» **Set of tasks**
1. In the article about Paul Wojdan's arrest, who was driving the car, and why was it pulled over?
2. Please carry on the article about Paul Wojdan's arrest, picking up after its final sentence.

» **Article**
Last month's arrest of Paul Wojdan in Buffalo seems similarly suspect. Wojdan was legally carrying a pistol in a car driven by his girlfriend, who was pulled over for speeding. While the officers were justified in checking that Wojdan had a permit, it's not clear how they determined that his magazine contained 10 rounds instead of seven. Here is what the state police guide says about a situation like this:
If the weapon is one for which a permit is required, police will be justified in checking the permit to ensure that the person lawfully possesses the firearm. If a permit cannot be produced, the officer would be legally justified in seizing the firearm and conducting an inventory of its contents. In this case, the inventory would include checking the magazine in order to account for each round. However, if the person produces a permit and there are no indications of unlawful conduct, an inspection of the magazine would be unnecessary. In this case, the weapon should be secured temporarily, in the same condition as it was found, for the duration of the stop and returned to the motorist at the conclusion of the encounter.

» **Information given**
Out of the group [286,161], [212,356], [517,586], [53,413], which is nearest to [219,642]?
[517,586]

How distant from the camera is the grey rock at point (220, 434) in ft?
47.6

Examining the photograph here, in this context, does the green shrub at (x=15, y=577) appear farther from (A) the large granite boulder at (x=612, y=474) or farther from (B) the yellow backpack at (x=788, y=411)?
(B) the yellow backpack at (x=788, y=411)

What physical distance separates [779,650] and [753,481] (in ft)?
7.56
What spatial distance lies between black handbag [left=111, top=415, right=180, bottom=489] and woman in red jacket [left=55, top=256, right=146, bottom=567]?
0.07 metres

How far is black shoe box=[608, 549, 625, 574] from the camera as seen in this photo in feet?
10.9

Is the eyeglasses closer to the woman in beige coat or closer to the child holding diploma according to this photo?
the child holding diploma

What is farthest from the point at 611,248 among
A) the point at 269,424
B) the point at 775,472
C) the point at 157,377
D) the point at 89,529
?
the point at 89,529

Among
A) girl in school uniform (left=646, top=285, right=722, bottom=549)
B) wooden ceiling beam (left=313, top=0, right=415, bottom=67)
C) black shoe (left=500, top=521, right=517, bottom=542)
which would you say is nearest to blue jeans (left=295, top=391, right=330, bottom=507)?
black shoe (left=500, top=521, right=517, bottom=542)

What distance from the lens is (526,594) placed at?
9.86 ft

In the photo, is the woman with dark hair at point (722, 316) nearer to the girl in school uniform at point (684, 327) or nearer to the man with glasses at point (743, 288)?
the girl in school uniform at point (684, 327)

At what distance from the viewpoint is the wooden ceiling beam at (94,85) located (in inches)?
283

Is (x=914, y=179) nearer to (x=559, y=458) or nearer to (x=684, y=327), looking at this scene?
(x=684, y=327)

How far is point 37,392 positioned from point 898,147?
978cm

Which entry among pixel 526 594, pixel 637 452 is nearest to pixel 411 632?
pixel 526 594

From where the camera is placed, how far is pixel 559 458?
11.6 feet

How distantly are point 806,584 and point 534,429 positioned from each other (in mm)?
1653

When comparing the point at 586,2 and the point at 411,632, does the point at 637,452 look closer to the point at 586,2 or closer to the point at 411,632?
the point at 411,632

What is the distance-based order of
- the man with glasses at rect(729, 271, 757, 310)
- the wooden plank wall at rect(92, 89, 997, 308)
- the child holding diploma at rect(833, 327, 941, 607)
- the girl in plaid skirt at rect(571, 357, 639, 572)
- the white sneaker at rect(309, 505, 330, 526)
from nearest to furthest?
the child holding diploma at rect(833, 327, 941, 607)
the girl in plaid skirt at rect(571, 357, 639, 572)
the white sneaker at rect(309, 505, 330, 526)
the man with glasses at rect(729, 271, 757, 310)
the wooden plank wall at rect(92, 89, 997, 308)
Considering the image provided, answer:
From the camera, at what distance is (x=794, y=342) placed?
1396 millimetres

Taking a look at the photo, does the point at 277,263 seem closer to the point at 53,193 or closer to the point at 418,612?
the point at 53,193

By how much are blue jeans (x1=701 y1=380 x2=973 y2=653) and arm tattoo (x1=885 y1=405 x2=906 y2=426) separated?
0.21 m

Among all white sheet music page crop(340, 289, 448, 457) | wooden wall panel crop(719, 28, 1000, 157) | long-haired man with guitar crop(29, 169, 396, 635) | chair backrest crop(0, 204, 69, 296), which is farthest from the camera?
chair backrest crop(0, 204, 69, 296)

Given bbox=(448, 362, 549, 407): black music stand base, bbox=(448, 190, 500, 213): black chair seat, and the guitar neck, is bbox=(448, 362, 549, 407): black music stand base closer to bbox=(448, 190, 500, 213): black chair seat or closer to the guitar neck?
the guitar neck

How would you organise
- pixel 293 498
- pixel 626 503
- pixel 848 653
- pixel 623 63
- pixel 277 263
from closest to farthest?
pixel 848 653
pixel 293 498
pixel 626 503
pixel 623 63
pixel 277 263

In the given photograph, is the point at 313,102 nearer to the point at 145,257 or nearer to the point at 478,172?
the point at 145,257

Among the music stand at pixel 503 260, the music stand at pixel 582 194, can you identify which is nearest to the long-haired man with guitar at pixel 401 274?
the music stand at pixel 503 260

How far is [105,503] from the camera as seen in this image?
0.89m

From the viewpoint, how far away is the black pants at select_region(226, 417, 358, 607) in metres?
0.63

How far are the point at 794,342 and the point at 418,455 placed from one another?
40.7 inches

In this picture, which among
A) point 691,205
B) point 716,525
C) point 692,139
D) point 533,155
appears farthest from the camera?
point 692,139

» **Answers to the problems**
1. His girlfriend was driving, and she was pulled over for speeding.

2.
Another arrest cited by the Beacon involved a man whom Utica police also charged with illegal possession of a loaded handgun. In such cases, according to the state police, seizing the firearm and inspecting the magazine would be legally justified.
So of these three arrests, two involved otherwise law-abiding people whose only crime was exceeding an arbitrary ammunition limit, while the other one involved someone who would have been arrested anyway but now faces an additional, relatively minor charge. Either way, it is hard to see any potential public safety benefit.